A fundamental design flaw in the current human organism is a lack of sufficient protection for our most crucial organs, the cradles of intelligence and personality — the brain and spinal cord. Thanks to improvements in workplace safety, enforcement of drunk driving laws, and buckle-up campaigns, death due to injuries of the head and spinal cord have decreased throughout the last few decades, but many of us can name friends or family who were killed or permanently disabled by a traumatic head injury. The 5th leading cause of death, unintentional injuries, often involves fatal injuries to the head or spinal cord.
As the recent death of the actress Natasha Richardson demonstrates, “minor” head injuries can be fatal too.
According to the Franklin Institute:
Every 15 seconds, someone in the United States suffers a traumatic brain injury. Of the 1,000,000 people treated in hospital emergency rooms each year, 50,000 die and 80,000 become permanently disabled because of traumatic brain injury (TBI). This is higher than the combined incidence of Alzheimer’s disease, Parkinson’s disease, and multiple sclerosis.
Brain injuries occur more frequently than breast cancer or AIDS. One out of every fifty Americans is currently living with disabilities from TBI. There’s even an association between head injury and Alzheimer’s disease later in life.
Therefore, a call to develop implants to protect the brain and spinal cord from injury seems justified, even if the present technology is not perfect. Our present protection, which consists primarily of calcium hydroxylapatite, is just 6.5 mm thick in men (on average) and 7.1 mm thick in women. While it has some flexibility due to embedded collagen, the skull is essentially brittle, which, while enhancing its strength, makes it susceptible to catastrophic failure in an accident. If our skulls were just slightly thicker or stronger, how many lives would be saved? No one knows.
The most obvious proposal would be to try to find out some way (even if it takes decades) to replace the skull with a fullerene composite, which would be lightweight, over 100 times stronger than bone, and could probably be made biocompatible. What is the current state of the art in the field?
Hydroxylapatite ceramic skull plates have already been used by brain surgeons to patch holes in the brain caused by traumatic injury. These can be precisely shaped to fit the hole in the skull. These ceramic skull plates are entirely artificial, but “are characterized by an excellent biocompatibility and biostability resulting in bony fusion”, because they’re made of pretty much the same molecules as the bone itself. It is important to note that the fine-grained structure of these ceramic plates is entirely different than that of true bone, but they still are completely biocompatible. This indicates the (possibly obvious) fact that chemical composition for these implants is the crucial aspect for biocompatibility, not physical structure.
Present-day neurosurgery is at a primitive stage, so the risk of paralysis, brain damage, infection, psychosis, or death is ever-present. Looking around, it seems like the overall complication rate is between 3% and 5%, but some new techniques for minimally invasive neurosurgery have complication rates as low as 1%. This is still unacceptably high for the purposes of enhancement, but the point is that the technology is improving. Handing the surgical tasks from human to robotic hands, as is becoming the standard in surgical removal of the prostate with the Da Vinci Surgical System, will help vastly lower complication rates. While complications rates for direct surgery by human hands can only be brought so low, the use of surgical precision machines potentially offers an almost unlimited domain for improvement.
I would argue that a complication rate of 1/3000 (0.033%) ought to be considered acceptable for approval of this technology. 1/3000 is roughly the annual probability that you will suffer a traumatic brain injury if you live in the United States. So, you’d be taking roughly the same chance you otherwise would in a typical year, except a successful operation would vastly lower the probability of traumatic head injury in all subsequent years. If we have such advanced surgical technology, it would be a good bet that we’d also have the technology to entirely prevent formation of scars, though that is just speculation.
Ultimately, many individuals would want to replace their entire skull with a stronger composite material, but conventional surgery might not work in this instance.
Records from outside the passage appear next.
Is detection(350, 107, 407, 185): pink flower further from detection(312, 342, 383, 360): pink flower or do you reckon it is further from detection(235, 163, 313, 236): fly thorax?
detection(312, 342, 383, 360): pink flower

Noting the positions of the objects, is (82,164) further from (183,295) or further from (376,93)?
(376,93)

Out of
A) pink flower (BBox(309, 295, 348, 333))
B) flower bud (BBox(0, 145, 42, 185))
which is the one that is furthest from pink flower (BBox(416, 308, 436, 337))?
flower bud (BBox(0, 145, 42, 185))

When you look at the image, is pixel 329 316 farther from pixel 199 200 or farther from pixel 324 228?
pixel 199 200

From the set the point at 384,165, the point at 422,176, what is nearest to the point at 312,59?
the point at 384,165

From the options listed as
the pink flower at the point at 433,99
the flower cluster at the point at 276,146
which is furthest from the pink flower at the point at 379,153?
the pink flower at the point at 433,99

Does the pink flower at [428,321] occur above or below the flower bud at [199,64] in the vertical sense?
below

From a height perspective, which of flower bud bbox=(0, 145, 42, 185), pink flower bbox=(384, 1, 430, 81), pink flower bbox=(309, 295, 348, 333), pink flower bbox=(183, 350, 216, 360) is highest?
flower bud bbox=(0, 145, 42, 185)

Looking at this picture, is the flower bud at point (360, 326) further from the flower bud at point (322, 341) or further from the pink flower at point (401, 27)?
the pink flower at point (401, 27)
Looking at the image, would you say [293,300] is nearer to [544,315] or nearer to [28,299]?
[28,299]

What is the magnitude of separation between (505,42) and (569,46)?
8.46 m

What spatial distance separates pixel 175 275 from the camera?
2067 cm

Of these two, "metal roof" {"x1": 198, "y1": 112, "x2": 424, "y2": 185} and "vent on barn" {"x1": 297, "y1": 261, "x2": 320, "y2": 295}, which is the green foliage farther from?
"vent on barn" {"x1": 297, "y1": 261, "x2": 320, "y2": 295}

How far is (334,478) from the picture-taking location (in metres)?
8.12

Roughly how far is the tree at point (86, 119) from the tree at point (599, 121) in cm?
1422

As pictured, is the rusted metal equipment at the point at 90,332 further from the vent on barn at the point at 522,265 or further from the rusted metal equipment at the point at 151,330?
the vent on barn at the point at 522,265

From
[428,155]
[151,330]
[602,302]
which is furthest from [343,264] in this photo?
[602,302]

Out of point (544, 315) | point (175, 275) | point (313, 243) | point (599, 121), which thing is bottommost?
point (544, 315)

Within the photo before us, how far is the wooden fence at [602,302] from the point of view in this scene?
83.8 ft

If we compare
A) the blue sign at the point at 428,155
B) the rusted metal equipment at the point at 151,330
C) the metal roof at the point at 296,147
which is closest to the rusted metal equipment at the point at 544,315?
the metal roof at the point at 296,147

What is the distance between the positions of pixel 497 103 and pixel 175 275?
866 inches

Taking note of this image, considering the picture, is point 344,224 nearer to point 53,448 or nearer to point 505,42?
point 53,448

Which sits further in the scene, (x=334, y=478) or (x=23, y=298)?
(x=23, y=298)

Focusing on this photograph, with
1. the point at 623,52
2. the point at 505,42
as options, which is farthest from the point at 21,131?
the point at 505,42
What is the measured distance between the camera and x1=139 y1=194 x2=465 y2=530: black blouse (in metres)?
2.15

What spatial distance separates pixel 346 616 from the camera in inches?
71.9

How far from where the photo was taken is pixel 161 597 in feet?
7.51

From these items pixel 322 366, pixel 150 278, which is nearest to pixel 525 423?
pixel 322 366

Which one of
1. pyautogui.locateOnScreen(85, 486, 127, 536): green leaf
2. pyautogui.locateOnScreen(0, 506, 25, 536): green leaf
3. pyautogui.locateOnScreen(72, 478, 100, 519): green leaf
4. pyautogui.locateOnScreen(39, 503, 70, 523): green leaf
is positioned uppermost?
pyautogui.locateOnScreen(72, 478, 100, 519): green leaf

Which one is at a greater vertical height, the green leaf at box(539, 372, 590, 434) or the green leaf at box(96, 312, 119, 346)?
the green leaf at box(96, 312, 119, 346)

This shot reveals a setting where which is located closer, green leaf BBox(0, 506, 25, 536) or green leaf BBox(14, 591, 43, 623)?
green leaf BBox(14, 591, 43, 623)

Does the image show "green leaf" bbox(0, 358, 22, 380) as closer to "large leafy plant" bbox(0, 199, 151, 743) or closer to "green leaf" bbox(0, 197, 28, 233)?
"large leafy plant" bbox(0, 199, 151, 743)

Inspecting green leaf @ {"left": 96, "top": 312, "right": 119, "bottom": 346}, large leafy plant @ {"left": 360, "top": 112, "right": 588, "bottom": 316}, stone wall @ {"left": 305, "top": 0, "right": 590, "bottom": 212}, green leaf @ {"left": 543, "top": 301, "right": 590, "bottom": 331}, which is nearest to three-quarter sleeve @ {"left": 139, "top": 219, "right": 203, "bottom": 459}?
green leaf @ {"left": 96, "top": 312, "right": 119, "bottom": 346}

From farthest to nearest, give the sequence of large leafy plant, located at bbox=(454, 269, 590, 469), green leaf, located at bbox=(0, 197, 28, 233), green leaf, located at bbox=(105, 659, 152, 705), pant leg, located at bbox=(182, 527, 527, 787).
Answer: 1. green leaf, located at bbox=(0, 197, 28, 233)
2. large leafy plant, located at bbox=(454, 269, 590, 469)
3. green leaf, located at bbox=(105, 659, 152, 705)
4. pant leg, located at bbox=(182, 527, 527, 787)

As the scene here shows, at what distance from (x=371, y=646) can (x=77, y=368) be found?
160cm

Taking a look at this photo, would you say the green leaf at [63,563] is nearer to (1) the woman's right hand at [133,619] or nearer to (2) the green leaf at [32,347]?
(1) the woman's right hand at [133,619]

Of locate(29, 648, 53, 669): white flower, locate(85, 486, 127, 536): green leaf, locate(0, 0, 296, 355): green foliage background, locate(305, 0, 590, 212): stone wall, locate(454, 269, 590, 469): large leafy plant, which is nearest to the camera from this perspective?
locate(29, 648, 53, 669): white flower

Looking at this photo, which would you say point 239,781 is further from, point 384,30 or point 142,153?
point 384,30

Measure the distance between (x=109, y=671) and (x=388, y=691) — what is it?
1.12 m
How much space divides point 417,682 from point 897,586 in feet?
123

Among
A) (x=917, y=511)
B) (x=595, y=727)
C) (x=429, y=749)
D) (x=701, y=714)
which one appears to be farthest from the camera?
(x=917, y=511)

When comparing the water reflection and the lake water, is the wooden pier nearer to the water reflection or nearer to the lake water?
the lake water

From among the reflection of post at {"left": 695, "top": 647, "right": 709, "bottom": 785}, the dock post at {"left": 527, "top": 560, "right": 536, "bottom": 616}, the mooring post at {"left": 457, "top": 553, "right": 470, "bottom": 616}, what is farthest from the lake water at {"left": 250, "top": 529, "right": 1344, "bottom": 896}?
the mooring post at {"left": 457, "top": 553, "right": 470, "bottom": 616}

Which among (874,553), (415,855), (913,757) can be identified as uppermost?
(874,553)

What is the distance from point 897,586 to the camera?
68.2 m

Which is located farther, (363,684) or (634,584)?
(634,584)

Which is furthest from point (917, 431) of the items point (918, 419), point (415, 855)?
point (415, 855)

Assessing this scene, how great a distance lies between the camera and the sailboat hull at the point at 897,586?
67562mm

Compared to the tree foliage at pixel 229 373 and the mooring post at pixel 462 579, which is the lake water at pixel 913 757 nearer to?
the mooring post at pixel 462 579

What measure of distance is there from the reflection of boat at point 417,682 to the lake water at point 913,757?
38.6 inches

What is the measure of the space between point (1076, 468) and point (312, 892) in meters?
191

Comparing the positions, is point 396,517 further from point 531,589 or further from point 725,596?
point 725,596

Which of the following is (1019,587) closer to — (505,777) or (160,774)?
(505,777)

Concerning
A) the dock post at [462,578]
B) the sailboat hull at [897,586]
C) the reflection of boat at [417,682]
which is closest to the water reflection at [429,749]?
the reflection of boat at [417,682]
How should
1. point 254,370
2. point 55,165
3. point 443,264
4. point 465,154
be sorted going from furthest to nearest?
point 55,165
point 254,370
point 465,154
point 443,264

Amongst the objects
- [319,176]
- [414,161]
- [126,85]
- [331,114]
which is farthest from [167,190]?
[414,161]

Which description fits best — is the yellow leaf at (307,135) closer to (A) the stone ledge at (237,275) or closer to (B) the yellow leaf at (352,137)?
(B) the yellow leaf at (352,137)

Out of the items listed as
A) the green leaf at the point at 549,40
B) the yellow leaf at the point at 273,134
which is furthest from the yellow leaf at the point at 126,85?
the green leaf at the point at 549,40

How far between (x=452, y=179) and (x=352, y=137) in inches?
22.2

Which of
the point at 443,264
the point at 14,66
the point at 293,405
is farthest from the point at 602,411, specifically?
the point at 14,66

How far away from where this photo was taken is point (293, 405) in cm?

More futuristically and speculatively, we might use biocompatible microbots (not nanobots!) to incrementally drill through bone, ship out the debris, and replace it with a matrix of a stronger material. This is less crazy than it sounds, as MEMS have already been in use within the body for over a decade and the area of implantable MEMS is a huge field. Swarm and cooperative robotics are also areas that have received substantial attention over the last couple decades — these fields will merge with bioMEMS to produce useful physiological sculptors at the cell-sized scale.
I also point out this area of enhancement because it seems unequivocably beneficial — as long as the complications rate is very low, who would protest against having a better-protected cranium? You might argue that we’re hard-headed enough as it is, but in my vision of the future, we’ll take that tendency to a new level.